In anticipation to Will Carleton’s curation, we would like to share some of the photographs submitted demonstrating the commitment, talent, exploration of unseen or forgotten areas of society to advocate and advance social justice. An example of the work submitted are stories from the Democratic Republic of Congo by Justin Makangara and Arsene Mpiana, the work by Richard Zubelzu capturing the powerful sentiment for the liberation of women in Iran, the protests in Bolivia by Josue Cortez, the work by Encarni Pindado on the Search for Disappeared Persons allegedly killed by the cartel near Los Mochis, Mexico, the work of Sebastian Ambrossio documenting the various layers of Argentinian society, the impact of waste on the Guatemalan coastline with a focus on Livingston by @Maria Tomas Rodriguez and the coverage of one of the rallies in solidarity of Child Q, the fifteen-year-old strip-searched black girl, and all the black girls that are daily adultified and dehumanised in England by Sabrina Merolla. The Photojournalism Hub End of Year Instagram Showcase starts on the 21st December 2022. To view the entries and lean more join us HERE .

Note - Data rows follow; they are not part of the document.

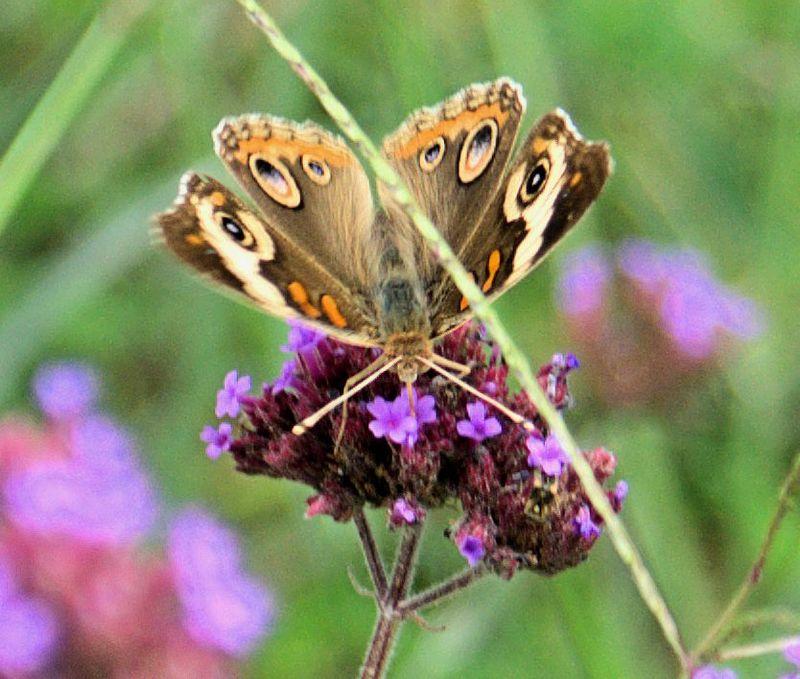 08_14 butterfly 1 DSC00565 -1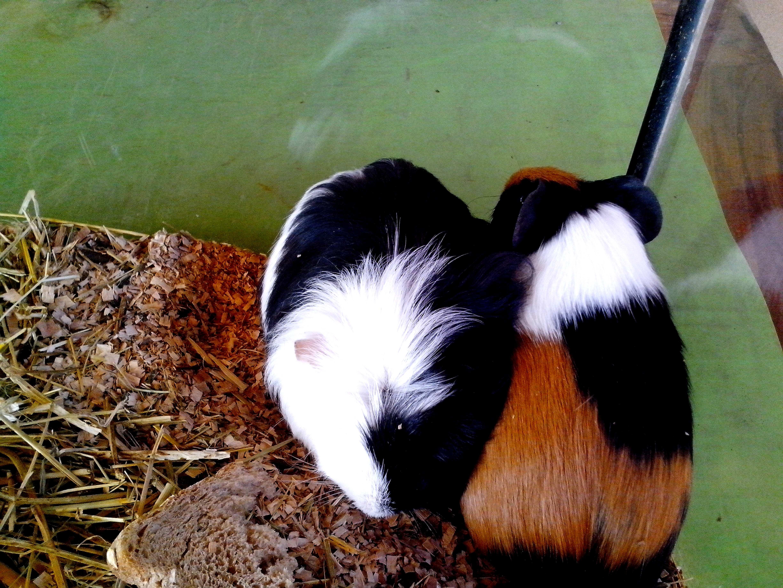 Free photograph; guinea, pigs, terrarium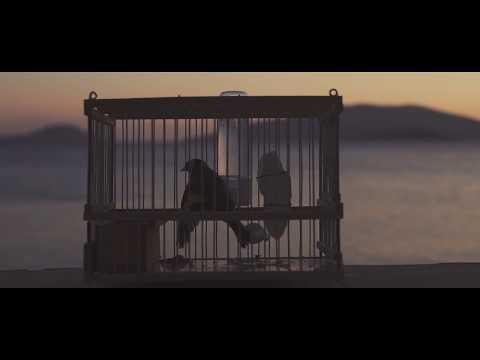 Ζωγράφος x Wise - Φλόγα ψυχρή  συμμ. Θοδωρής Καρέλλας (Official Video)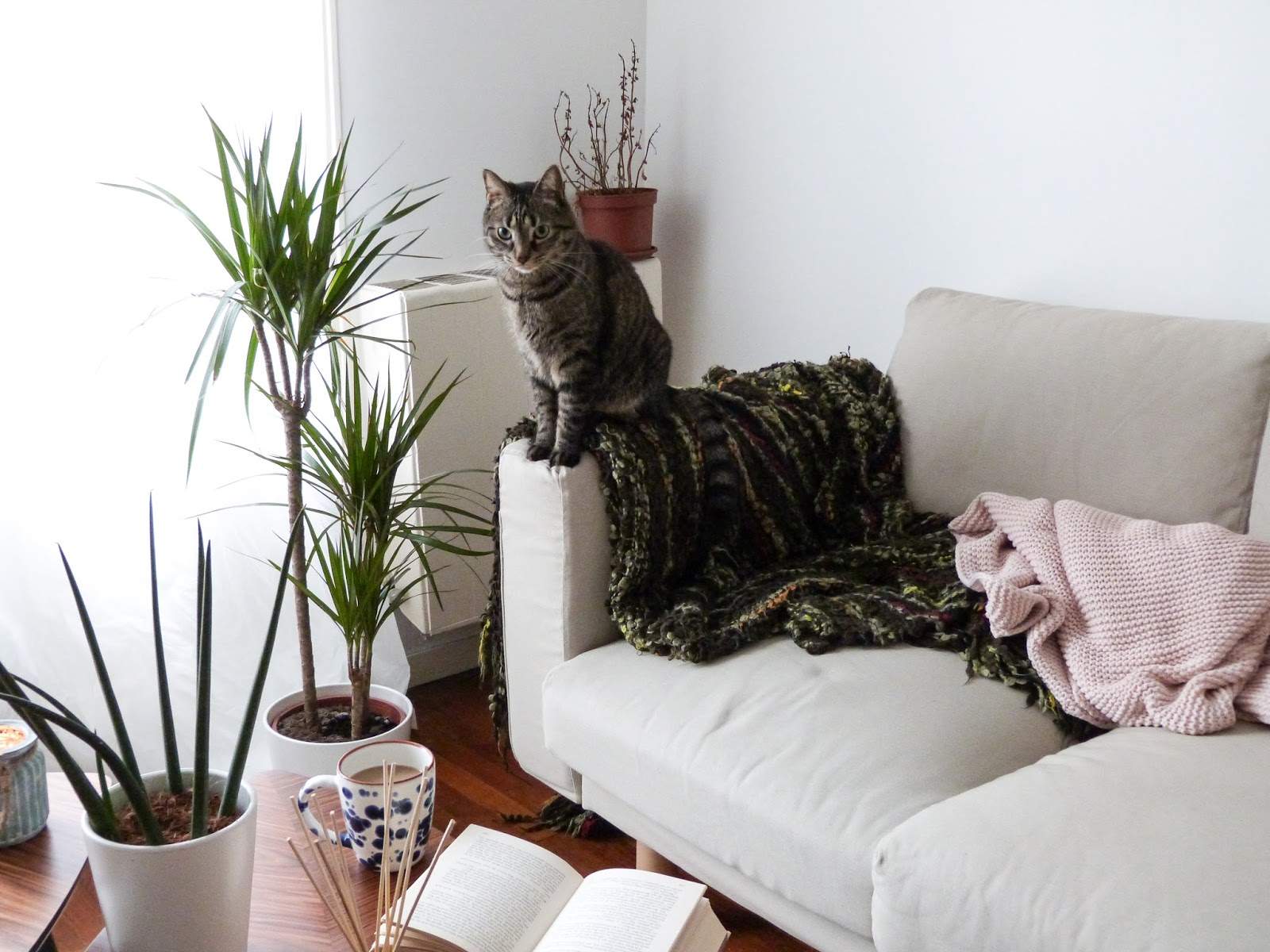 Life hacks for cat owners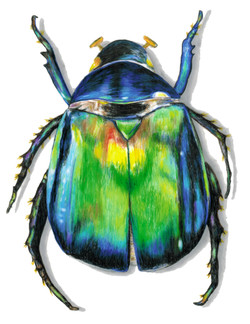 Beetle Color Illustration trans bkgrnd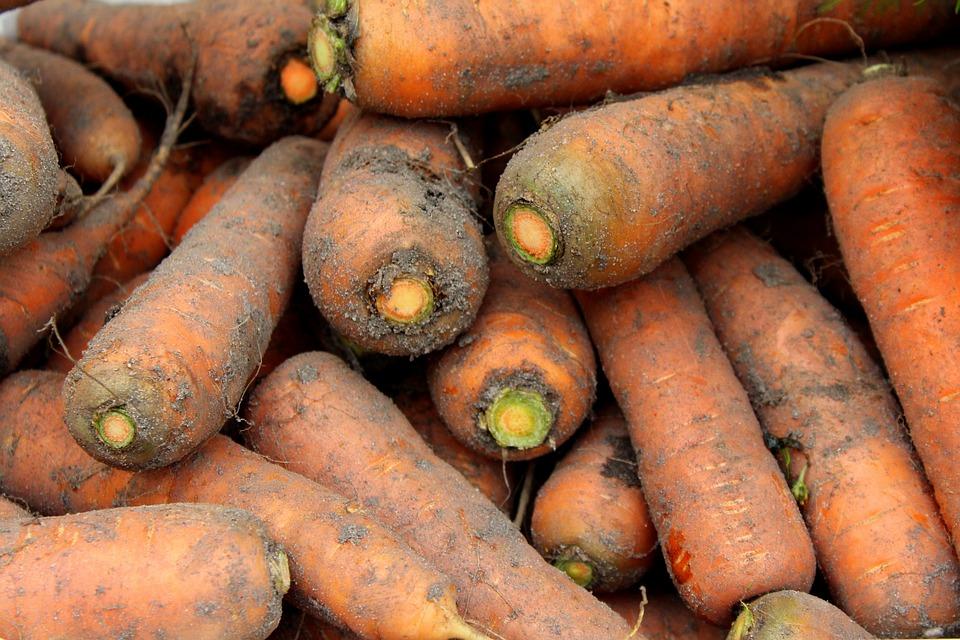 Das Schmankerl der Woche: Karotte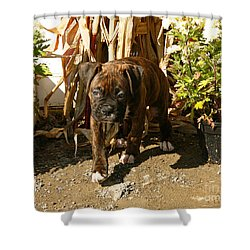 Shower Curtain featuring the photograph Was I Bad? by Carol Lynn Coronios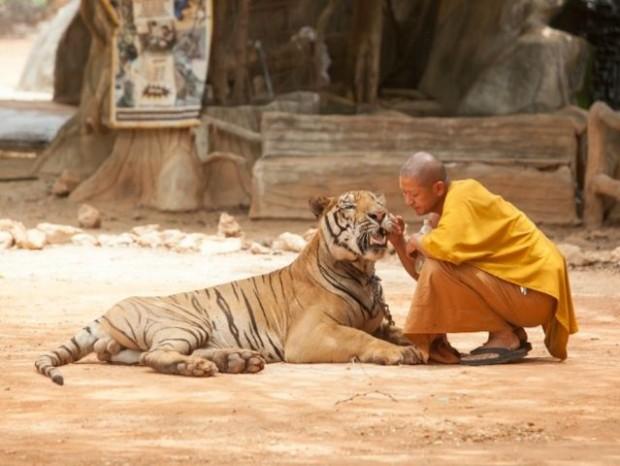 10. Tayland'da kaplanlarla sarılmak isteyenler..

Women for Iran/ Mujeres por Iran ©Richard Zubelzu
Ms. Sylvie, a resident of Kananga, Democratic Republic of Congo, poses in front of a colonial building that was used for various purposes, including as a housing camp for teachers of a school dating from the colonial era. ©Justin Makangara
In a world where the debate on identities is problematic, there is reason to dwell on the question. “Passport” explores the duality of attitudes adopted by certain individuals who, taking advantage of this travel document,
change their identity each time, who, taking advantage of this travel document, change their identity each time. It is a question of questioning the influences that people undergo (from the glance of the society) when they want to show themselves especially in public, far from any authentic idea. Inspired at the height of the new coronavirus pandemic, this work is to be seen as a quest for lost, forgotten or simply, defeated identity. ©Arsene Mpiana Monkwe
Patricia Flores along with prosecutors, authorities and the Sinaloa Regional Commission for the Search for Disappeared Persons watch as her son digs up the remains of a person in a field allegedly used by the cartel to kill and disappear people near Los Mochis. Photo: © Encarni Pindado for The Sunday Times
 A cocalero returns a tear gas grenade against riot police during the conflict in the Villa El Carmen area. (Peace)

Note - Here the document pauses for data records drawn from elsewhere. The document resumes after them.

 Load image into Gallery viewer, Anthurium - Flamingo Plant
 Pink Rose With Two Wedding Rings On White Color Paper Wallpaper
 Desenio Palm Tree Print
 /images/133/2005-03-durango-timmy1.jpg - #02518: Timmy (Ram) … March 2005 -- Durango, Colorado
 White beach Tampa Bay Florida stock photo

The conflict has escalated between the government and the cocaleros due to the existence of an illegal market parallel to that of their institution. La Paz, Bolivia on August 10, 2022. ©JOSUE CORTEZ
“Oración a Forastero” (Prayer to a Stranger) 2022, Una mujer reza la Oración al señor de los milagros de Mailín frente a la imagen de la virgen en la parte de atrás del altar del Santuario de la Virgen del Rosario de San Nicolás. 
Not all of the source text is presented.